En Maracaibo quedan todavía unas cinco o seis familias por retornar, entre ellas la de la líder comunitaria Mariana Epinayú, hija de Margoth, víctima de la masacre. Ella fue una de las personas que días después de la tragedia regresó a buscar el cuerpo de su madre para darle sepultura. Todavía hoy sigue visitando Portete desde Venezuela con alguna frecuencia, pero dice sentirse excluida respecto a otros clanes familiares wayuu que asegura obtuvieron más facilidades para asentarse nuevamente en Portete: “No hemos contado con ayuda y nunca nos tuvieron en cuenta en la reparación individual para el retorno. Ni siquiera el informe que realizó el Centro de Memoria Histórica sobre la masacre recogió la versión de nuestra familia, que la vivimos de forma directa”.
La declaratoria de Bahía Portete como parque nacional podría ser un buen incentivo para reactivar la zona en una región con un incipiente potencial turístico
La reciente declaratoria de Bahía Portete como parque nacional podría ser un buen incentivo para reactivar la zona en una región con un incipiente potencial turístico pero sin apenas infraestructuras. Telemina Barros lo considera positivo. “Cuando la comunidad de Portete accedió a participar en la consulta previa buscó salvaguardar el territorio frente a las multinacionales que pudieran estar interesadas en esta tierra”, asegura. Mariana Epinayú es más escéptica: “No hemos tenido ningún beneficio con esa declaratoria y además no participamos en la consulta previa con Parques Nacionales siendo como somos los propietarios del territorio.

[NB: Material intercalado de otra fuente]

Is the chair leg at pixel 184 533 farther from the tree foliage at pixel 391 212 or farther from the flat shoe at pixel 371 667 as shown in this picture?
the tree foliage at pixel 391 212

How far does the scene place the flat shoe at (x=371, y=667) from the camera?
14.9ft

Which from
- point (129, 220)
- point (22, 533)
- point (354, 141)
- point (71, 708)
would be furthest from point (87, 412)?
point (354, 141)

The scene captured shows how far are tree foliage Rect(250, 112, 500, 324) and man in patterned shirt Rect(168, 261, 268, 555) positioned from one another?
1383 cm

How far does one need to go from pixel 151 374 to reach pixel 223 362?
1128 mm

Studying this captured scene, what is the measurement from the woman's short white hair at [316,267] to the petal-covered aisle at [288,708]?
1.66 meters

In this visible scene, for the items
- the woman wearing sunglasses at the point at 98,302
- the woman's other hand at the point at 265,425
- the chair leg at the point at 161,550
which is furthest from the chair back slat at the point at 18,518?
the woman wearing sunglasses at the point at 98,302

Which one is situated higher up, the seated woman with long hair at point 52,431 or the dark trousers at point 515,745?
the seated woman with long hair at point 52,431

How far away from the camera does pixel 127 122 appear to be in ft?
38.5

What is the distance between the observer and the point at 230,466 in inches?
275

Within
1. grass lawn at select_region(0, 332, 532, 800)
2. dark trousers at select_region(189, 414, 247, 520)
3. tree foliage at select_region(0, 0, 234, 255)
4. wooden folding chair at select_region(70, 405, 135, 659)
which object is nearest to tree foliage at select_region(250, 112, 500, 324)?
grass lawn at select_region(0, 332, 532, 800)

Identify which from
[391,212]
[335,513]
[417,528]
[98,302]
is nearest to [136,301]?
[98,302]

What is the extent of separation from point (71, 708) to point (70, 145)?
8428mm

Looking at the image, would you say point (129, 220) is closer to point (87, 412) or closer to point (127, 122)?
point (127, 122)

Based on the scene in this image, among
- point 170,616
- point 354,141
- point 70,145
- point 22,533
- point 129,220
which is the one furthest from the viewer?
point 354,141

Eso es un peladero que de parque nacional no tiene nada”, dice.
13 años después, la justicia sí ha actuado y se sabe que detrás de la masacre estaban las ambiciones y prácticas mafiosas de Chema Bala, un indígena wayuu que se hizo con el control del puerto, lugar habitual de entrada y salida de contrabando y cada vez con más peso dentro de las rutas del narcotráfico y el comercio de armas. Para conseguirlo estableció una macabra alianza con el Bloque Norte de las Autodefensas Unidas de Colombia (AUC) liderado por Jorge 40 y que pretendía consolidar su dominio y expansión en la costa caribeña colombiana. Chema Bala y Jorge 40 fueron condenados y extaditados después a Estados Unidos por narcotráfico, pero la influencia del paramilitarismo perduró.

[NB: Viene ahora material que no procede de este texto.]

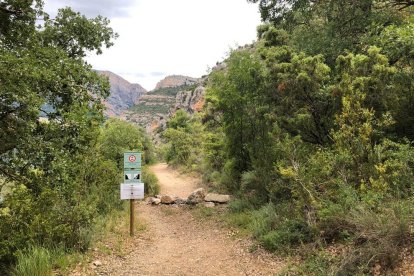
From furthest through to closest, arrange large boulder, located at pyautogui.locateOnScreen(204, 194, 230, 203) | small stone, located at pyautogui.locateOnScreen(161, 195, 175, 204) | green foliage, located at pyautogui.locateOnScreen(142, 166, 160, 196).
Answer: green foliage, located at pyautogui.locateOnScreen(142, 166, 160, 196)
small stone, located at pyautogui.locateOnScreen(161, 195, 175, 204)
large boulder, located at pyautogui.locateOnScreen(204, 194, 230, 203)

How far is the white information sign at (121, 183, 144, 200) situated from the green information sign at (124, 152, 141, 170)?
0.53 meters

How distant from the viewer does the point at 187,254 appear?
9.02 m

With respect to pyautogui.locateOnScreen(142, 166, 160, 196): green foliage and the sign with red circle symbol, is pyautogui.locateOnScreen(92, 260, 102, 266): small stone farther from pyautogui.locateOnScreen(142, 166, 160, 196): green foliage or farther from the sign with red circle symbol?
pyautogui.locateOnScreen(142, 166, 160, 196): green foliage

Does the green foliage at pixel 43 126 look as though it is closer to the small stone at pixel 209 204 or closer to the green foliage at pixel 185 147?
the small stone at pixel 209 204

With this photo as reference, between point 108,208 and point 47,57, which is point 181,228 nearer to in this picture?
point 108,208

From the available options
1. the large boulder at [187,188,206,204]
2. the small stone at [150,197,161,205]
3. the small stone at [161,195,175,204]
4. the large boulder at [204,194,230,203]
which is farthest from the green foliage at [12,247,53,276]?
the small stone at [150,197,161,205]

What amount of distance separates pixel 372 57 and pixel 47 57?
264 inches

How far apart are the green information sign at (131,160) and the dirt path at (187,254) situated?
2.11m

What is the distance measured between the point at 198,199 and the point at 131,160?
5.89m

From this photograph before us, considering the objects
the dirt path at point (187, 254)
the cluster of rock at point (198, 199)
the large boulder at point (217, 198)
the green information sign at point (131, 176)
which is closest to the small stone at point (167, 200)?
the cluster of rock at point (198, 199)

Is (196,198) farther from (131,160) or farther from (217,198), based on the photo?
(131,160)

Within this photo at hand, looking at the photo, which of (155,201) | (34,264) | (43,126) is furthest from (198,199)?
(43,126)

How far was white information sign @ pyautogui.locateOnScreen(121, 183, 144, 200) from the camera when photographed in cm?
1038

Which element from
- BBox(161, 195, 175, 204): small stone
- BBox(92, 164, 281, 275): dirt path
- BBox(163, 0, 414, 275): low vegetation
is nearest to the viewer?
BBox(163, 0, 414, 275): low vegetation
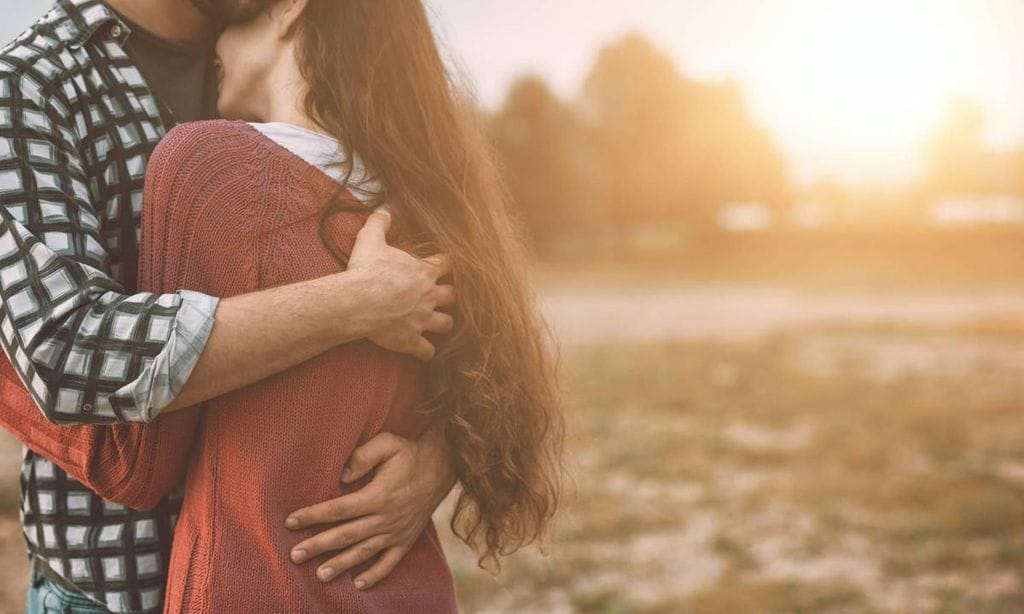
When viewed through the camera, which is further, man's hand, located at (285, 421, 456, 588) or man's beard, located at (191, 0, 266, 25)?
man's beard, located at (191, 0, 266, 25)

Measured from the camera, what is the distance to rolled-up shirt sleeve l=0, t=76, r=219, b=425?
1.26 metres

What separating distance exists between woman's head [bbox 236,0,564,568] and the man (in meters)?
0.06

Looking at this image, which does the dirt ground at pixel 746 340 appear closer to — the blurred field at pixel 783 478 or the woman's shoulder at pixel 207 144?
the blurred field at pixel 783 478

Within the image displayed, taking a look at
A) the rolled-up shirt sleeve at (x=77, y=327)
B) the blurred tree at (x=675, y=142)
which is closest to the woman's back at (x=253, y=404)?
the rolled-up shirt sleeve at (x=77, y=327)

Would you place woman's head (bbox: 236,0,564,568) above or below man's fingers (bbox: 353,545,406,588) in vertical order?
above

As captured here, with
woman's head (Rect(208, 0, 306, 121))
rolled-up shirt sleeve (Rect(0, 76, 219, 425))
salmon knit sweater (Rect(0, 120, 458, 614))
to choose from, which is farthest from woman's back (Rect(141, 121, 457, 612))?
woman's head (Rect(208, 0, 306, 121))

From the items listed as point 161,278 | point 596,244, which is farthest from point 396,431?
point 596,244

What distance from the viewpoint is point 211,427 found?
1419 millimetres

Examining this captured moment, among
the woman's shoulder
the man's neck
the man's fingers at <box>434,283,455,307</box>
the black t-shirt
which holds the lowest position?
the man's fingers at <box>434,283,455,307</box>

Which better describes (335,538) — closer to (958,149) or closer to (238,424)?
(238,424)

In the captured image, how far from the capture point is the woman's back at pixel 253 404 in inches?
54.0

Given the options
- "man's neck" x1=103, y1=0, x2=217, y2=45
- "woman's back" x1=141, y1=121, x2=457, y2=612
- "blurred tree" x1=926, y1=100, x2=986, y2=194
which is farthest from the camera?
"blurred tree" x1=926, y1=100, x2=986, y2=194

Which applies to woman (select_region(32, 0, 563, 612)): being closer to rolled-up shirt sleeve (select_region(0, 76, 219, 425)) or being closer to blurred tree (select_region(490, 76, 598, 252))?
rolled-up shirt sleeve (select_region(0, 76, 219, 425))

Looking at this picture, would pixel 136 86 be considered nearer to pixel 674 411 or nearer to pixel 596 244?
pixel 674 411
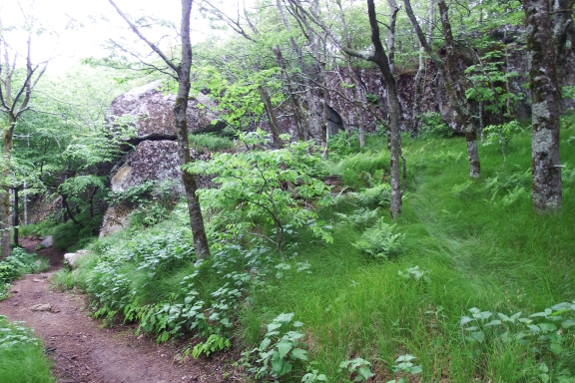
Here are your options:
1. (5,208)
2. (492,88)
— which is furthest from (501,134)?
(5,208)

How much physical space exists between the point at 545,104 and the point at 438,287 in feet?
10.0

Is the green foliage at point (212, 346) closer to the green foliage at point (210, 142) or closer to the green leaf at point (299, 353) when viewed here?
the green leaf at point (299, 353)

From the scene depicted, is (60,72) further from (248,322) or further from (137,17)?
(248,322)

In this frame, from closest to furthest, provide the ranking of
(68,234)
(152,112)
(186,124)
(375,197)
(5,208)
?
(186,124) → (375,197) → (5,208) → (152,112) → (68,234)

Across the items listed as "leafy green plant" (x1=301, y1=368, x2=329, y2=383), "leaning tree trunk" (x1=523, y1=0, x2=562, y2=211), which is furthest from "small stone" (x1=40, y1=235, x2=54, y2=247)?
"leaning tree trunk" (x1=523, y1=0, x2=562, y2=211)

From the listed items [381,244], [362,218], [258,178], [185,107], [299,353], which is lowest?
[299,353]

En la Alta Guajira no hubo guerrilla y el accionar paramilitar respondió a otras lógicas en una región muy ligada a la economía extractiva del sector minero y gasifero. El informe del Centro de Memoria Histórica sobre Portete, señala que los paramilitares, además de controlar el tráfico de drogas, armas y gasolina, tenían entre sus metas controlar las relaciones políticas clientelistas con la población nativa y la administración pública para sacar tajada de las jugosas transferencias que llegan al departamento por la explotación de esos recursos naturales.
El puerto que originó la masacre permanece ahora inactivo, pero cerca de Portete se encuentra Puerto Bolívar, lugar de embarque de 5.900 toneladas diarias de carbón de la mina de El Cerrejón, la explotación a cielo abierto más grande del mundo. Pero ni el carbón ni tampoco el gas que se producen han repercutido en el desarrollo social de una región asolada además por la corrupción. La Guajira sigue siendo una de las regiones más desiguales de Colombia donde la mayoría de su población, especialmente la indígena, tiene las necesidades básicas insatisfechas. Sus impactos sociales y medioabientales han sido además muy negativos para la vida de las poblaciones autóctonas que han tenido que desplazarse y han visto como se apropiaban de sus tierras o contaminaban sus aguas.